As this section grows, the baby calendar will guide you through the first weeks and months in a gentle, age-appropriate way, beginning with the newborn stage. You can also use the baby age calculator to check your baby's exact age in days, weeks and months.

A gentle reminder

There is no single correct way to experience early parenthood. Some families find a rhythm quickly. Others need more time, more help or more rest than they expected. Most move between both.

Your baby does not need perfect routines, constant enrichment or a parent who never feels unsure. They need safe sleep, regular feeding, medical care when needed, loving touch and adults who respond as best they can.

Safety, love, responsiveness and connection are the foundation. The rest can be learned slowly.

Frequently asked questions about the baby stage

What is normal in the first weeks with a newborn?

Frequent feeding, short sleep stretches, contact naps, crying, startle reflexes and wanting to be held are all common in the early weeks. Newborns are adjusting to life outside the womb, and parents are adjusting too.

When should I start tracking baby milestones?

You can notice development from birth, but formal milestone checklists usually begin around 2 months. Milestones are guides, not deadlines. If your baby was premature or has health concerns, your clinician may use adjusted age.
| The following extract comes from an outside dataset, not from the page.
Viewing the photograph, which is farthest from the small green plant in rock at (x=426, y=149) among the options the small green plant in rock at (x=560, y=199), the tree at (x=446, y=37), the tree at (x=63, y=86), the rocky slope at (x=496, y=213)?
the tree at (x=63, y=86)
How can I support my baby's development at home?

Simple everyday care supports development: feeding responsively, talking, singing, making eye contact, offering supervised tummy time, holding your baby skin-to-skin and responding calmly to their cues.

Do babies need a strict routine in the first months?

Most newborns are not ready for a strict routine. Gentle patterns around feeding, daylight, sleep cues and calm night care can help, but flexibility is normal and often necessary in the early months.

When should I ask a doctor or health visitor for advice?

Ask for medical advice if your baby has a fever, breathing difficulty, poor feeding, markedly fewer wet nappies, persistent vomiting, unusual limpness, extreme sleepiness or if your instincts tell you something is not right.